Privacy notice

What the platform operator is — and is not — responsible for

Report-O-Matic Ltd is responsible for building and running the service in line with data protection law: security, access controls, subprocessors it appoints, assisting schools with their processor relationship, and the in-product tools we provide (such as export and account closure where available).

Report-O-Matic Ltd is not responsible for how a school or its staff choose to use data outsidethe service — for example emails, printed PDFs, local drives, other systems, or disclosures to parents — or for the school's own legal basis, transparency, or retention choices for pupil data. Those remain the school's compliance duties as controller.

Contact

For questions about this processing or to exercise rights relating to the platform, contact privacy@report-o-matic.online. For pupil-record requests, your school is usually the first point of contact.

What we process

• Account data: email address, optional password hash, optional display name on membership rows, session cookie reference, security / sign-in codes (hashed where applicable), and audit-style events tied to your account (for example report edits or AI assist usage metadata).
• School workflow data: classes, pupil names, numeric grades, report text, timetables, and related content your organisation enters. The product is not designed to collect pupil addresses, dates of birth, or contact details.
• Billing: Paddle acts as merchant of record for card payments when checkout is enabled (tax and checkout are handled by Paddle); we may store limited billing identifiers and transaction summaries. Commercial banking may involve Wise.

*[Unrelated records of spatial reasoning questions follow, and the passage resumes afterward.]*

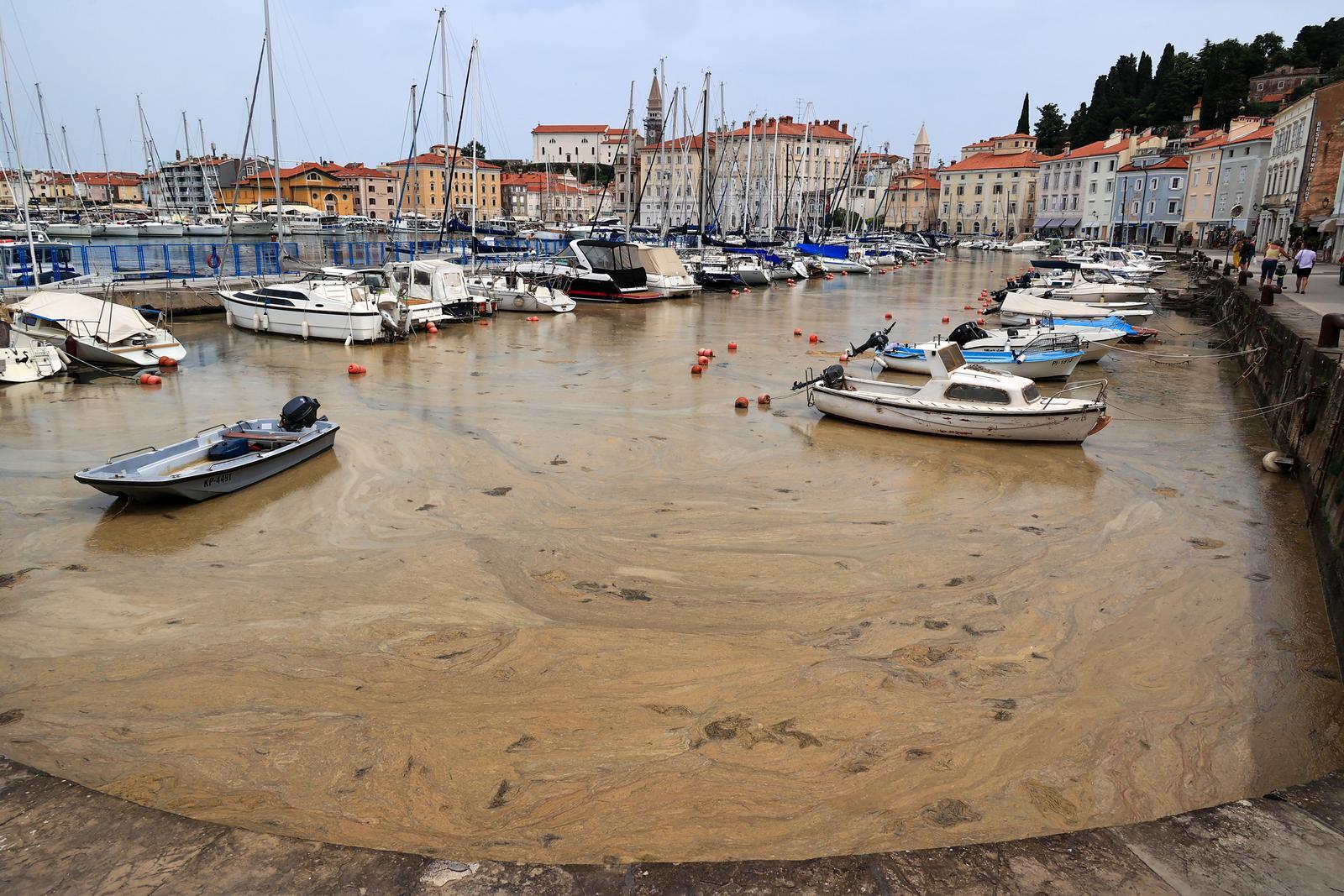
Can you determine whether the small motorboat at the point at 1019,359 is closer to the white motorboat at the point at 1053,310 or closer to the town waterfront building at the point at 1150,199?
the white motorboat at the point at 1053,310

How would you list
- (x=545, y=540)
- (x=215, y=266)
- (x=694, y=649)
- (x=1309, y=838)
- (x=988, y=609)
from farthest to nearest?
1. (x=215, y=266)
2. (x=545, y=540)
3. (x=988, y=609)
4. (x=694, y=649)
5. (x=1309, y=838)

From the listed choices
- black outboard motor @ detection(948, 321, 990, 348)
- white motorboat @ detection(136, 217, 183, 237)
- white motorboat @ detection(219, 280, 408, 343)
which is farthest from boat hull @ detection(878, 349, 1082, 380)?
white motorboat @ detection(136, 217, 183, 237)

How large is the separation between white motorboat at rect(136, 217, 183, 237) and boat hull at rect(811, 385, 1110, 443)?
2597 inches

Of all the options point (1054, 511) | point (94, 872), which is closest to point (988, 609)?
point (1054, 511)

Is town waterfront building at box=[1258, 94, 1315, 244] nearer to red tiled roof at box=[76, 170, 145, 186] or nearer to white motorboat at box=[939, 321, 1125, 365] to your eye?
white motorboat at box=[939, 321, 1125, 365]

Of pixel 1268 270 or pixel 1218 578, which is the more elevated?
pixel 1268 270

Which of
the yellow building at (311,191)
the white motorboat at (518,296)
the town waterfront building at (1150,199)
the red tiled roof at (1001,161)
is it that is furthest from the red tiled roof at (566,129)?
the white motorboat at (518,296)

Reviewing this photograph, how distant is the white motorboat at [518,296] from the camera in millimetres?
30094

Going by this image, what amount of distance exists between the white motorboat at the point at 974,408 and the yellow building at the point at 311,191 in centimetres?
10403

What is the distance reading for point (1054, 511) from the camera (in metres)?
11.2

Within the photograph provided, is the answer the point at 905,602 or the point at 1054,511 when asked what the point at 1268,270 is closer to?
the point at 1054,511

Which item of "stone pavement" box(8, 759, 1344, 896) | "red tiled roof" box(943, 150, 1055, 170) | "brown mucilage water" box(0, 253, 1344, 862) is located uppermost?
"red tiled roof" box(943, 150, 1055, 170)

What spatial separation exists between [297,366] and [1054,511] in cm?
1630

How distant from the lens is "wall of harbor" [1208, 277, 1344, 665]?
9102 millimetres
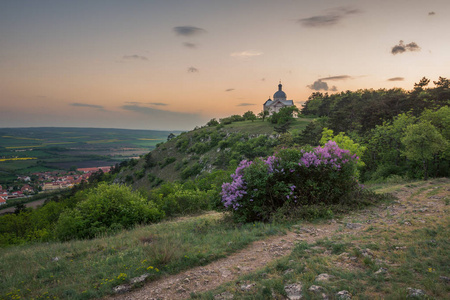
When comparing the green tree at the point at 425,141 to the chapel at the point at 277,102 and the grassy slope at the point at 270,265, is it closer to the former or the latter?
the grassy slope at the point at 270,265

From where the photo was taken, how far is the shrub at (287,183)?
401 inches

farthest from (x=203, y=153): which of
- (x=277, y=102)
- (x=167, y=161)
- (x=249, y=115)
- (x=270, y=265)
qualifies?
(x=270, y=265)

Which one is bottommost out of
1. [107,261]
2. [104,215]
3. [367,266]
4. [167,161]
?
[167,161]

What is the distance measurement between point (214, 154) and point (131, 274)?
54.4m

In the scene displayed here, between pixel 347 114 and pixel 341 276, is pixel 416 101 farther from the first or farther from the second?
pixel 341 276

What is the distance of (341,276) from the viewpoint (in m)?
4.82

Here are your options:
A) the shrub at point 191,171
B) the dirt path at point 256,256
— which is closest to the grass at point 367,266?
the dirt path at point 256,256

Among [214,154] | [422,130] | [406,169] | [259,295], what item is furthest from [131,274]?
[214,154]

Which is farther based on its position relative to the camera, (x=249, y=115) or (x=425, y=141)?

Card checkout is currently disabled on this deployment; no new card payments are taken through the product until the operator turns it back on.

Marketing communications

We do not currently send promotional emails to schools. We may send service messages (for example security, billing, or product changes). If we introduce marketing communications in future, we will do so in line with applicable law and provide appropriate opt-out or consent mechanisms where required.

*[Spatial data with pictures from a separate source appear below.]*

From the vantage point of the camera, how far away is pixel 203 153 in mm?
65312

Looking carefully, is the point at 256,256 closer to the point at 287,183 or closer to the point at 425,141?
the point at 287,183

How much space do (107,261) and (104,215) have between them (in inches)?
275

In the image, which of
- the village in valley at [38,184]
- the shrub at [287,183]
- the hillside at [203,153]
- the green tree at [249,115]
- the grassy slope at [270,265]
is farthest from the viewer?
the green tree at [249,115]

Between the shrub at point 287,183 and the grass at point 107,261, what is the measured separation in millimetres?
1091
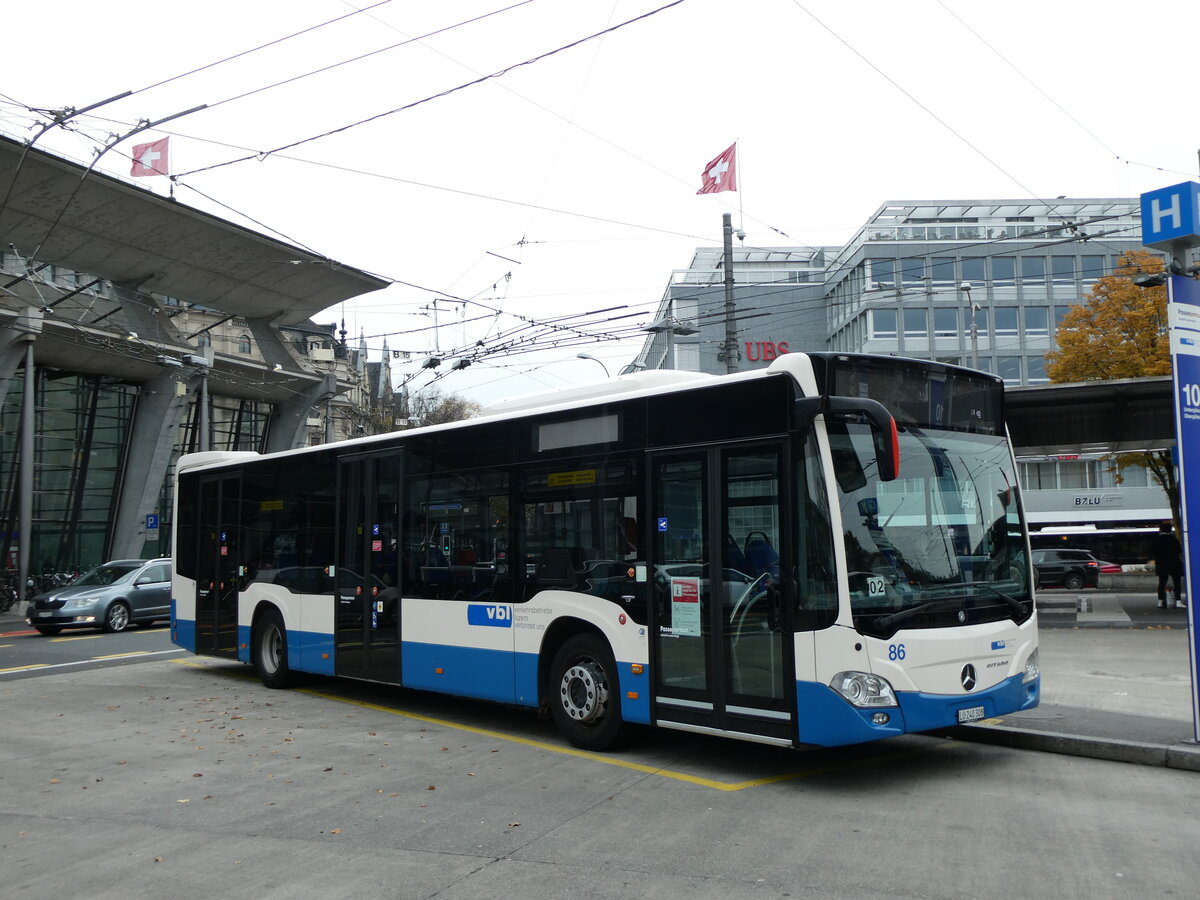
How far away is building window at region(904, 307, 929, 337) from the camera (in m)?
59.1

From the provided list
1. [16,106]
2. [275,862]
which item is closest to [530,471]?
[275,862]

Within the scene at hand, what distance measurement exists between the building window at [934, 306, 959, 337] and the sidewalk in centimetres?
4204

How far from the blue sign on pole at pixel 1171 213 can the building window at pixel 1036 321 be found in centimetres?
5351

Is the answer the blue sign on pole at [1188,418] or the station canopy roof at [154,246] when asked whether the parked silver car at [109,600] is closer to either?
the station canopy roof at [154,246]

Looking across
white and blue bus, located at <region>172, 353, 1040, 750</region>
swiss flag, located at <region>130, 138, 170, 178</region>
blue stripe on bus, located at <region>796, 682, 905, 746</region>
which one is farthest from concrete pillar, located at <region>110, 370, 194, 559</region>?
blue stripe on bus, located at <region>796, 682, 905, 746</region>

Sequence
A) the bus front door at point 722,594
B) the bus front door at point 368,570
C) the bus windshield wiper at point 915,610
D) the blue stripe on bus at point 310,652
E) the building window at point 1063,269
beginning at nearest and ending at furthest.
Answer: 1. the bus windshield wiper at point 915,610
2. the bus front door at point 722,594
3. the bus front door at point 368,570
4. the blue stripe on bus at point 310,652
5. the building window at point 1063,269

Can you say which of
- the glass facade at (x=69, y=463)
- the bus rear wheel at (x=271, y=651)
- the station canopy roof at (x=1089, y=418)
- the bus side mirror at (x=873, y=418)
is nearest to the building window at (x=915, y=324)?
the station canopy roof at (x=1089, y=418)

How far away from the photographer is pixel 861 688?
7059mm

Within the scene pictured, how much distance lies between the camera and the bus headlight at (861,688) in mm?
7039

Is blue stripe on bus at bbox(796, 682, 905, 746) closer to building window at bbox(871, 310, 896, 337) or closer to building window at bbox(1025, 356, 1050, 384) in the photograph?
building window at bbox(871, 310, 896, 337)

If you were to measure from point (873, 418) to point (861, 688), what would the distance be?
1825 mm

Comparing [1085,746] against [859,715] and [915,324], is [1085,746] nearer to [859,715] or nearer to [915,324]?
[859,715]

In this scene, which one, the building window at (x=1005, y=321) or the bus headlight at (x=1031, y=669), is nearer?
the bus headlight at (x=1031, y=669)

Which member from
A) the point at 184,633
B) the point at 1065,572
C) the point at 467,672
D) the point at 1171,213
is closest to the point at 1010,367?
the point at 1065,572
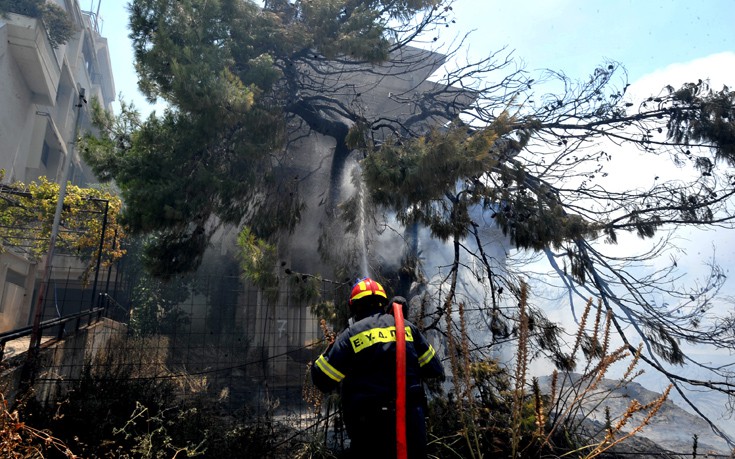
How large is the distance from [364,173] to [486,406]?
9.81 feet

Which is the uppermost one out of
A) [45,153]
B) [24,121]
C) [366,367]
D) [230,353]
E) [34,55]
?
[34,55]

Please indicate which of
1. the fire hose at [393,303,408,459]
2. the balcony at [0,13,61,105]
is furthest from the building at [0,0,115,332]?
the fire hose at [393,303,408,459]

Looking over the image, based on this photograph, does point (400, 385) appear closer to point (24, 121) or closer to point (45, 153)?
point (24, 121)

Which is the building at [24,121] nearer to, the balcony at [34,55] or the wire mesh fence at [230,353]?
the balcony at [34,55]

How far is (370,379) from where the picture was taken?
10.4 feet

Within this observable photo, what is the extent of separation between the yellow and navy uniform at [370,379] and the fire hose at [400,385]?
10cm

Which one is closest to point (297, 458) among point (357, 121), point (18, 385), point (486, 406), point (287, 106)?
point (486, 406)

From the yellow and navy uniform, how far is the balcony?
19129 mm

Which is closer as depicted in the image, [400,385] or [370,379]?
[400,385]

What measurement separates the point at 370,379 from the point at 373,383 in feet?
0.11

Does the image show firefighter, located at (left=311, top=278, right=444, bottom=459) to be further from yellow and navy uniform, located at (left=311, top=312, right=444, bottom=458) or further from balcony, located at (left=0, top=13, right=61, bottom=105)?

Purposes and lawful bases (EU/UK GDPR)

We process account and workflow data to provide the service you request (contract / steps prior to contract), to secure the platform (legitimate interests in fraud prevention and abuse resistance, balanced against your rights), and where required to comply with law (legal obligation). Schools remain responsible for choosing and documenting their own lawful bases for pupil-related processing. Where consent is required for non-essential cookies, we ask separately — see the cookie notice.

Subprocessors

Data may be processed by providers listed on our subprocessor page, including Supabase, Resend, OpenAI (optional AI), Cloudflare, Paddle, and Wise. Use subprocessors' privacy policies for detail. International transfers may rely on standard contractual clauses or equivalent mechanisms those providers offer.

Retention

We keep data while your account or organisation relationship is active and for a reasonable period afterwards for backups, security, and legal claims. Some billing records may be retained longer where the law requires. You can request erasure subject to overriding legal obligations and school ownership rules in the product.

Your rights

Subject to applicable law, you may have the right to access, rectify, erase, restrict, or object to certain processing, and to data portability. Signed-in users can download a machine-readable export and request account closure from the Profile page where those controls exist. You may also lodge a complaint with your supervisory authority.

Security

We use industry-standard measures including encrypted transport (HTTPS), access control by role, and hashed credentials where passwords are used. No method of transmission or storage is completely secure.